American journal of veterinary research 2012;73:1589-1595.
Objective-To determine the ideal interval to image acquisition after IV injection of sodium fluoride F 18 ((18)F-NaF) and evaluate biodistribution of the radiopharmaceutical in clinically normal skeletally immature dogs. Animals-4 female dogs. Procedures-Each dog was anesthetized for evaluation with a commercial hybrid positron emission tomography (PET)-CT instrument. A low-radiation dose, whole-body CT scan was acquired first. An IV injection of (18)F-NaF (0.14 mCi/kg) was administered, and a dynamic PET scan centered over the heart and liver was acquired during a period of 120 minutes. Uptake of (18)F-NaF in the blood pool, soft tissues, and skeletal structures was evaluated via region of interest analysis to derive standardized uptake values and time-activity curves, which were used to determine the optimal postinjection time for skeletal image acquisition. Biodistribution was also assessed from a final whole-body PET-CT scan acquired after the dynamic scan. Results-Time-activity curves revealed a rapid decrease in the amount of radiopharmaceutical in the blood pool and soft tissues and a rapid increase in the amount of radiopharmaceutical in bones soon after injection.

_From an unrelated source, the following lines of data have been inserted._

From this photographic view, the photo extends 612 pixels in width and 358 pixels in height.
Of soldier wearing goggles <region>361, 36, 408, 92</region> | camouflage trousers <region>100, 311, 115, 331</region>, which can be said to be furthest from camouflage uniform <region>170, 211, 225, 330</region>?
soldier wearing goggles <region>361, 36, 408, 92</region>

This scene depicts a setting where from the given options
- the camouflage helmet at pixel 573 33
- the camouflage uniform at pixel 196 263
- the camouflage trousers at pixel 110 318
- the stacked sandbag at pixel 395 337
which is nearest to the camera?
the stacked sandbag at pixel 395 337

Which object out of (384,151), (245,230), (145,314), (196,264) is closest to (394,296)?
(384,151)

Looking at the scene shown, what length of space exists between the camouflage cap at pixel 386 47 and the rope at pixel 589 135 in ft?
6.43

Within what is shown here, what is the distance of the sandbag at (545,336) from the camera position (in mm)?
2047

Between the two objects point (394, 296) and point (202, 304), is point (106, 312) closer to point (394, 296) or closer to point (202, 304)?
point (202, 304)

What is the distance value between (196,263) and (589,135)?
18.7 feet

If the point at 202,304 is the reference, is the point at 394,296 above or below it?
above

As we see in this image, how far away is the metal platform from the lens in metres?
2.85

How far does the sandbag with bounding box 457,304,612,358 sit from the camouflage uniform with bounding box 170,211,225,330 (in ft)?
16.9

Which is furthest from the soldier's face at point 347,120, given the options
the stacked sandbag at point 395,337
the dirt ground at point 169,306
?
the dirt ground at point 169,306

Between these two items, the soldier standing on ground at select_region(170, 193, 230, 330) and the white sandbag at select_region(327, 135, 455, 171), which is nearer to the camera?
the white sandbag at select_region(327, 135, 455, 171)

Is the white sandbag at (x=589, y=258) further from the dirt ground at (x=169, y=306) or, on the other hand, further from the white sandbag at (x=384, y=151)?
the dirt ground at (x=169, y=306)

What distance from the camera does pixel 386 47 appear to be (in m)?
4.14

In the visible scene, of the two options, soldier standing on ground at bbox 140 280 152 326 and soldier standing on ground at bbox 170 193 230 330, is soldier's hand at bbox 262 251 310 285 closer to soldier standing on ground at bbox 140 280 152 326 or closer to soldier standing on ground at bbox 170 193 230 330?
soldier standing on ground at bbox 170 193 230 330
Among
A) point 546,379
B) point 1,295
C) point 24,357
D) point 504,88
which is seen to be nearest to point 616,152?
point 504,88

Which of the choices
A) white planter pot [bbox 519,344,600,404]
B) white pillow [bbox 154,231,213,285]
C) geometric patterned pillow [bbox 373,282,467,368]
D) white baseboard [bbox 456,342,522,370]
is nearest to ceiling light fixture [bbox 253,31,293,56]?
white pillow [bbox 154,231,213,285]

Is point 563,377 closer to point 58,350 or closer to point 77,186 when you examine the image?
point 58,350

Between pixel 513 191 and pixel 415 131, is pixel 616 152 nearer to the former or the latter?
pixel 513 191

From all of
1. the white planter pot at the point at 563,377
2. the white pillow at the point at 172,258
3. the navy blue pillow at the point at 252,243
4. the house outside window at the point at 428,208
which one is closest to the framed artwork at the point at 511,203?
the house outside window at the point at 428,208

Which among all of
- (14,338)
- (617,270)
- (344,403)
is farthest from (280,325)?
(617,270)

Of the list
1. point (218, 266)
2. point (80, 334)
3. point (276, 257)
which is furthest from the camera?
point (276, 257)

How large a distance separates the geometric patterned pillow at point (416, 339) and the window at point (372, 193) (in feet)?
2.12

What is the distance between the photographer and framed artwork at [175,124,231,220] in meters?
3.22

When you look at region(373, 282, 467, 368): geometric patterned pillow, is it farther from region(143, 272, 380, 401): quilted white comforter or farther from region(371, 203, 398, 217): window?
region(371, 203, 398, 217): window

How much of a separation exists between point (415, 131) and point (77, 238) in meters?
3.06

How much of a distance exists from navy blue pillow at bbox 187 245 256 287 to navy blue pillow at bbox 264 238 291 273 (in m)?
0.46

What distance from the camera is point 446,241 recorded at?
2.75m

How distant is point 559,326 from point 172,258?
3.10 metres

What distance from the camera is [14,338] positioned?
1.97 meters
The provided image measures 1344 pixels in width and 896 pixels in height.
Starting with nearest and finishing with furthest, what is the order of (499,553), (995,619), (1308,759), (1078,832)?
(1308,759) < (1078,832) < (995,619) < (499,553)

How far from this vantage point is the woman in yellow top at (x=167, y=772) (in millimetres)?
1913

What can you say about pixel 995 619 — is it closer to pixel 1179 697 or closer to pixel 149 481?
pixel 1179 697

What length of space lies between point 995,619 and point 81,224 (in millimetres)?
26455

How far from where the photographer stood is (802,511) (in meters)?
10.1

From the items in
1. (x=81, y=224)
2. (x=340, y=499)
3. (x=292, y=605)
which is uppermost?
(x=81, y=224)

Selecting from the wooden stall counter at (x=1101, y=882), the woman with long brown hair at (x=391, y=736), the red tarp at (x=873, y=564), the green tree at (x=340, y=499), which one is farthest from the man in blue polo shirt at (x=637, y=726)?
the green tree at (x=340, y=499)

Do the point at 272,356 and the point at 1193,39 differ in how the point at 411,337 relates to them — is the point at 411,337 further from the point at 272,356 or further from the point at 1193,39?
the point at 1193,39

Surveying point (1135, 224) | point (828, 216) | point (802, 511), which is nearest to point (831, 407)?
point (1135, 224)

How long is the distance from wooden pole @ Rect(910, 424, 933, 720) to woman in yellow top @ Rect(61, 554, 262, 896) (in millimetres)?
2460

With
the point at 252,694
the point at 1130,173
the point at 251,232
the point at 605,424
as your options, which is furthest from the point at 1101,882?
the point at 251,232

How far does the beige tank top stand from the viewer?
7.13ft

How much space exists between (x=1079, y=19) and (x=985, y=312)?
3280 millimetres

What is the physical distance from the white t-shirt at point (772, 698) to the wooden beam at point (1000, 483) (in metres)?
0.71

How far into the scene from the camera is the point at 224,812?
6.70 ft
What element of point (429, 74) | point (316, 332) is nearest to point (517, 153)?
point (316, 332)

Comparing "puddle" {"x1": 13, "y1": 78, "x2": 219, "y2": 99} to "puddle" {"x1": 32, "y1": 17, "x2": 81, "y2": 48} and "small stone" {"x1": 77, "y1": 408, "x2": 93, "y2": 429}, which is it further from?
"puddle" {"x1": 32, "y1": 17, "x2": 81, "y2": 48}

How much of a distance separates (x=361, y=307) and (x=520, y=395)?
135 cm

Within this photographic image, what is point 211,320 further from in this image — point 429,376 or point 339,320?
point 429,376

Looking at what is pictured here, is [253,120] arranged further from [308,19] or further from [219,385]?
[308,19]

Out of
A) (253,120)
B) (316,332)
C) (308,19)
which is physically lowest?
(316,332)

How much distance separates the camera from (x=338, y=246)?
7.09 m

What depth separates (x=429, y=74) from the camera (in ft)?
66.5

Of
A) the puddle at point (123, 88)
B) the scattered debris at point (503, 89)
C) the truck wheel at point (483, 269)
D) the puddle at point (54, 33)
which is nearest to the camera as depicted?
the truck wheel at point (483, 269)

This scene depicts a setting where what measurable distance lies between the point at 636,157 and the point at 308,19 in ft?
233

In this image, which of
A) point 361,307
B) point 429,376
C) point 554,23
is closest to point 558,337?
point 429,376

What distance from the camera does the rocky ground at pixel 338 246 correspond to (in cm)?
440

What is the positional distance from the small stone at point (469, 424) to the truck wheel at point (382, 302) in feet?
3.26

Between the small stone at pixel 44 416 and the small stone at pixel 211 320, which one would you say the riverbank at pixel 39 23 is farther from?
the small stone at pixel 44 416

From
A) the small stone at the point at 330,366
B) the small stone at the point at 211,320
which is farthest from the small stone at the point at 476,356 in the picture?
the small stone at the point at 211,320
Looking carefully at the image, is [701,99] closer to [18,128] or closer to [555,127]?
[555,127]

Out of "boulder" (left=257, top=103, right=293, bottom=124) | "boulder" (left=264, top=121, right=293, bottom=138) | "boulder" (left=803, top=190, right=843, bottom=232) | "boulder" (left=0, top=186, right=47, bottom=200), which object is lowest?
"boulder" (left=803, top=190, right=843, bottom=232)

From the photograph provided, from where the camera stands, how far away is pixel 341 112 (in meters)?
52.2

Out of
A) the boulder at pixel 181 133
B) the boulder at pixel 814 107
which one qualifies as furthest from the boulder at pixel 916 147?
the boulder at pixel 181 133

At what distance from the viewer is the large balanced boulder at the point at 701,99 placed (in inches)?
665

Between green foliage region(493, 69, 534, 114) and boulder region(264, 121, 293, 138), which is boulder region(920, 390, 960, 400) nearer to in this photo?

At 50 minutes after injection, the greatest difference in uptake between soft tissues and bones was detected, with continued subtle increase in uptake in the bones. Uptake of (18)F-NaF was slightly increased at growth plates and open ossification centers, compared with that at other parts of the bone. Conclusions and Clinical Relevance-At 50 minutes after IV injection of (18)F-NaF at the dose evaluated, PET-CT yielded excellent bone-to-background ratio images for evaluation of the skeletal system in dogs.